FP-IRL: Fokker-Planck Inverse Reinforcement Learning -- A Physics-Constrained Approach to Markov Decision Processes
This addresses a bottleneck in IRL for systems with unknown dynamics, offering a method that is computationally efficient and physically interpretable, though it appears incremental as it builds on existing IRL paradigms with a novel application to Fokker-Planck dynamics.
The paper tackles the challenge of inverse reinforcement learning (IRL) when transition functions are unknown by proposing FP-IRL, a physics-constrained framework that simultaneously infers reward and transition functions from trajectory data without sampled transitions, achieving accurate recovery of agent incentives in synthetic benchmarks and a modified Mountain Car problem.

=======

**List of tasks:**
1) Can you reproduce the FP-IRL summary from "FP-IRL: Fokker-Planck Inverse" to "Mountain Car problem." word for word?
2) What comes next in the FP-IRL summary? Continue it from its last sentence.

**Dataset excerpts:**
=======

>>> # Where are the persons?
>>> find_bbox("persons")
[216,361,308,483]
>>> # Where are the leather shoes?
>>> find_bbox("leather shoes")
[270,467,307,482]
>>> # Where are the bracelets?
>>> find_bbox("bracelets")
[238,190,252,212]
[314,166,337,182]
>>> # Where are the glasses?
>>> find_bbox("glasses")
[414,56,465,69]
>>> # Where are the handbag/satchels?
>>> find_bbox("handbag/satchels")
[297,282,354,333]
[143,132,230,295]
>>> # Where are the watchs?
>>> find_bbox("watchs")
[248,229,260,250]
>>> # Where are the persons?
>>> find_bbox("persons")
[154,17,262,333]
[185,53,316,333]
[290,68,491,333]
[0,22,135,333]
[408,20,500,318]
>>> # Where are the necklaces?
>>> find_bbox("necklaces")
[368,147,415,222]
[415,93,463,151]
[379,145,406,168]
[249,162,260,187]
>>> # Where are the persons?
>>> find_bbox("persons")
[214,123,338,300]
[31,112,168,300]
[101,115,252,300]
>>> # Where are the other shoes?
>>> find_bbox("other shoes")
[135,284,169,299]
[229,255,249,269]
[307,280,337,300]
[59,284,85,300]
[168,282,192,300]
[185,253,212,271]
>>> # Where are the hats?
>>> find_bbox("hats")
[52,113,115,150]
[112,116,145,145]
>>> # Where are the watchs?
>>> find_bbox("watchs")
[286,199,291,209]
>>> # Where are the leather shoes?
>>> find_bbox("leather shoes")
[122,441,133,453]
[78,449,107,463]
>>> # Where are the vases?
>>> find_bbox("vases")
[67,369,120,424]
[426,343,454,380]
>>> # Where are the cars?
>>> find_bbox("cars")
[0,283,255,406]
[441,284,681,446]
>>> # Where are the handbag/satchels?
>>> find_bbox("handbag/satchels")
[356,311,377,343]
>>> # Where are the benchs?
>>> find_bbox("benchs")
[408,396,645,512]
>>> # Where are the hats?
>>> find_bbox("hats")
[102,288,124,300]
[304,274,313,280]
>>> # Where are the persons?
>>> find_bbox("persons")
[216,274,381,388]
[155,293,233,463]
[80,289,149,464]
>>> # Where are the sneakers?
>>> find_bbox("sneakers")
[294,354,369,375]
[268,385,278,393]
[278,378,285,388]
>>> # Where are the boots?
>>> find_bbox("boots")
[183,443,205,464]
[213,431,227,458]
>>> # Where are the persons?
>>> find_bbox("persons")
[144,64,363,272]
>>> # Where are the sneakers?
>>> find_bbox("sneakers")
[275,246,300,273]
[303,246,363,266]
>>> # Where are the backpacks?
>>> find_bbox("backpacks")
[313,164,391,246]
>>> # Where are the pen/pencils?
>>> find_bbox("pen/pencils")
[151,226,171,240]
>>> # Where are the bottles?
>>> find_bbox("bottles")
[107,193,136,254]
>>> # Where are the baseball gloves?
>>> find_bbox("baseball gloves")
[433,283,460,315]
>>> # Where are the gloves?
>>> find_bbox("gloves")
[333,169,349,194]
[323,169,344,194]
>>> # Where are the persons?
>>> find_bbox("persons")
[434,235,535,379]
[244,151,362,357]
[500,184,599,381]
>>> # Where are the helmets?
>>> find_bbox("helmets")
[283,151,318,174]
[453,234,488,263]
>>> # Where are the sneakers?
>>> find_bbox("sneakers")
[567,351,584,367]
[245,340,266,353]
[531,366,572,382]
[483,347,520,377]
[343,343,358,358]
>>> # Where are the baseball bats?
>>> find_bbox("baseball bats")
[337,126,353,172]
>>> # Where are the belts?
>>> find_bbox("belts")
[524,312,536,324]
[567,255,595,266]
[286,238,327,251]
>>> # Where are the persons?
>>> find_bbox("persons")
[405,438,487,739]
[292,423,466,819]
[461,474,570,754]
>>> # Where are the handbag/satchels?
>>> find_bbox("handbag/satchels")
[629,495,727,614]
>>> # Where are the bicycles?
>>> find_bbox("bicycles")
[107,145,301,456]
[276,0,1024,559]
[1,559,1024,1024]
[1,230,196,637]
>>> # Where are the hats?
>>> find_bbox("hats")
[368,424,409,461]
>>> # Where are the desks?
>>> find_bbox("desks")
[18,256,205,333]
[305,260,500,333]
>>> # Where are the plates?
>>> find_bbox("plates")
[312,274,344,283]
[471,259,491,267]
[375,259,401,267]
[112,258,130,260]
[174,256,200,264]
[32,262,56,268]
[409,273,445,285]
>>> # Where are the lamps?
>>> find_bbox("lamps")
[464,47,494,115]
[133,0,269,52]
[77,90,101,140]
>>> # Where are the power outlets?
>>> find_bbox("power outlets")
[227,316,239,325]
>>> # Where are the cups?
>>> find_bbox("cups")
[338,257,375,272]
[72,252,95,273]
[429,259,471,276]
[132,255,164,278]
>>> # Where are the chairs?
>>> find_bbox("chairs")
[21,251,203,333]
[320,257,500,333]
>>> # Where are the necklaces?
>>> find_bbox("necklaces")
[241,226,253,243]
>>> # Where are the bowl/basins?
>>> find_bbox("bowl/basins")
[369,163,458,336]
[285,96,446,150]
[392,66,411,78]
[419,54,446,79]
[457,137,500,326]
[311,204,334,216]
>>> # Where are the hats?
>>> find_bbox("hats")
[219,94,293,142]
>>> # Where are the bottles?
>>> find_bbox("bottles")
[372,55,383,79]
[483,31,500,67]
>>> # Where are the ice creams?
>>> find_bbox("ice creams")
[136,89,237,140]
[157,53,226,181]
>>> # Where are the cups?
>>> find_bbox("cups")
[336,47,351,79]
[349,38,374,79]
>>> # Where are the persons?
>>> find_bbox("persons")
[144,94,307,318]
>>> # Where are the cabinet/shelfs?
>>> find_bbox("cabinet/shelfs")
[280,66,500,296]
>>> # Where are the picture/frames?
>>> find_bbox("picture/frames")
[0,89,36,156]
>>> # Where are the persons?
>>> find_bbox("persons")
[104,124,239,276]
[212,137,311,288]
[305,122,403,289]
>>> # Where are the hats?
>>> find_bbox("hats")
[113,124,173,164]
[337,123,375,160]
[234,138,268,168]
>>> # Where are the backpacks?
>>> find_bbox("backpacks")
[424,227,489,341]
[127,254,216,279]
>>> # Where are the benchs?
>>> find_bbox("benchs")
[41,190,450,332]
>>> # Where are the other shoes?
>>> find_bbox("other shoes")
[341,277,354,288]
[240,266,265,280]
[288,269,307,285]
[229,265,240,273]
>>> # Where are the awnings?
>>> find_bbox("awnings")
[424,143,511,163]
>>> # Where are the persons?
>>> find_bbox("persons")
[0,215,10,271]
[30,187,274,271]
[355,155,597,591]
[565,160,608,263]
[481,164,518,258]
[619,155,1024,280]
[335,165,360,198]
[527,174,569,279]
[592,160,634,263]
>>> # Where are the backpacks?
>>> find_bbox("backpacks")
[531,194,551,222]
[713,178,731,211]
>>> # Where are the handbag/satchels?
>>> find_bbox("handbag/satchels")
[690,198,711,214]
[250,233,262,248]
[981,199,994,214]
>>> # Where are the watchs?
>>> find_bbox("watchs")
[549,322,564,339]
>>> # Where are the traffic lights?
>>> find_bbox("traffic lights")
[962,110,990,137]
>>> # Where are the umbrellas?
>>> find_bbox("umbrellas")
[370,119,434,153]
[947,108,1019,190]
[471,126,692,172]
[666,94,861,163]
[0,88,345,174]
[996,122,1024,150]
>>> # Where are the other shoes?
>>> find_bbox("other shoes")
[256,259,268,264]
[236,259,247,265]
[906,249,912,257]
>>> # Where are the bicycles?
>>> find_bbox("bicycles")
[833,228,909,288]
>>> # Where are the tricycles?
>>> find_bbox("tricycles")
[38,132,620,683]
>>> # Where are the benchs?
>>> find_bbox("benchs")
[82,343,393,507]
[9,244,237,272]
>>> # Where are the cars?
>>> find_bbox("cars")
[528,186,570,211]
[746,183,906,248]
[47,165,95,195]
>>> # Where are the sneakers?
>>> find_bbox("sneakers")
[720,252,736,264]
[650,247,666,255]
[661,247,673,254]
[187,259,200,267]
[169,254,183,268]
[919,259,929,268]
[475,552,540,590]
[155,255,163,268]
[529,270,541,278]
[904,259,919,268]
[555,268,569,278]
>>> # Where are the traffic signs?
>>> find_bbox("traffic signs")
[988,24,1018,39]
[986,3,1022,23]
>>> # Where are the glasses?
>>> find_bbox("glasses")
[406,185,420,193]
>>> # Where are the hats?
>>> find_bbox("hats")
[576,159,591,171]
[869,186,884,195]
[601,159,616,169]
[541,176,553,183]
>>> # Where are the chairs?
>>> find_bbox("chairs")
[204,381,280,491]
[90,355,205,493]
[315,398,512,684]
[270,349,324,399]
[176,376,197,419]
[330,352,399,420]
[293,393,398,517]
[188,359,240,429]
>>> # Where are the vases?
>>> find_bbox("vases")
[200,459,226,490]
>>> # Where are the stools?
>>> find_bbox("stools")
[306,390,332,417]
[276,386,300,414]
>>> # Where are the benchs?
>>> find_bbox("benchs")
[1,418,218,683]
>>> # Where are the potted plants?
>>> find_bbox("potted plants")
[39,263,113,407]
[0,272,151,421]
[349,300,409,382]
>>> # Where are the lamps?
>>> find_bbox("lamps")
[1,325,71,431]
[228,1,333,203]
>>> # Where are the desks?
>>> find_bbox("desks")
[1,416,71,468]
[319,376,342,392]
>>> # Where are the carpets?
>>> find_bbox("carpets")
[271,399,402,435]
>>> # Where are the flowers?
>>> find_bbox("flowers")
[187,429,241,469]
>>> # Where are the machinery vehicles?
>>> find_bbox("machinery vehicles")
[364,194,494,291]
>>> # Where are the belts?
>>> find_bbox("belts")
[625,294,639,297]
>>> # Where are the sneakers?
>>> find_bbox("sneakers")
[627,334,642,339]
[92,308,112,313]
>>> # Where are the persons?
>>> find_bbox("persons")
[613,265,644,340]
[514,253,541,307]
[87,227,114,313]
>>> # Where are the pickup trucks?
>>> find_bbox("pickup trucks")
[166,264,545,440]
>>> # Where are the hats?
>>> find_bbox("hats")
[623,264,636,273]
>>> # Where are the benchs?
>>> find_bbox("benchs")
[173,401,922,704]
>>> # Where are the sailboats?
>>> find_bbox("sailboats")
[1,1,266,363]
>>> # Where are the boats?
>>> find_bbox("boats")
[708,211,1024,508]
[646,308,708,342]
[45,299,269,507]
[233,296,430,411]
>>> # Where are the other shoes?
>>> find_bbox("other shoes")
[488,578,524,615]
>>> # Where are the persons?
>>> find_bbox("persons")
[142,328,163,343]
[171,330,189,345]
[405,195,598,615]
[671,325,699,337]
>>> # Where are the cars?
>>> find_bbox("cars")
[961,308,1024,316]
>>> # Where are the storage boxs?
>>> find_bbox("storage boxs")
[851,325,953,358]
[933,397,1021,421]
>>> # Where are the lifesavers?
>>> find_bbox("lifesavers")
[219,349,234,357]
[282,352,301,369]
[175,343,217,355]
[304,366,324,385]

=======

**Per-task answers:**
1)
FP-IRL: Fokker-Planck Inverse Reinforcement Learning -- A Physics-Constrained Approach to Markov Decision Processes
This addresses a bottleneck in IRL for systems with unknown dynamics, offering a method that is computationally efficient and physically interpretable, though it appears incremental as it builds on existing IRL paradigms with a novel application to Fokker-Planck dynamics.
The paper tackles the challenge of inverse reinforcement learning (IRL) when transition functions are unknown by proposing FP-IRL, a physics-constrained framework that simultaneously infers reward and transition functions from trajectory data without sampled transitions, achieving accurate recovery of agent incentives in synthetic benchmarks and a modified Mountain Car problem.

2)
Inverse reinforcement learning (IRL) is a powerful paradigm for uncovering the incentive structure that drives agent behavior, by inferring an unknown reward function from observed trajectories within a Markov decision process (MDP). However, most existing IRL methods require access to the transition function, either prescribed or estimated \textit{a priori}, which poses significant challenges when the underlying dynamics are unknown, unobservable, or not easily sampled. We propose Fokker--Planck inverse reinforcement learning (FP-IRL), a novel physics-constrained IRL framework tailored for systems governed by Fokker--Planck (FP) dynamics. FP-IRL simultaneously infers both the reward and transition functions directly from trajectory data, without requiring access to sampled transitions. Our method leverages a conjectured equivalence between MDPs and the FP equation, linking reward maximization in MDPs with free energy minimization in FP dynamics. This connection enables inference of the potential function using our inference approach of variational system identification, from which the full set of MDP components -- reward, transition, and policy -- can be recovered using analytic expressions. We demonstrate the effectiveness of FP-IRL through experiments on synthetic benchmarks and a modified version of the Mountain Car problem. Our results show that FP-IRL achieves accurate recovery of agent incentives while preserving computational efficiency and physical interpretability.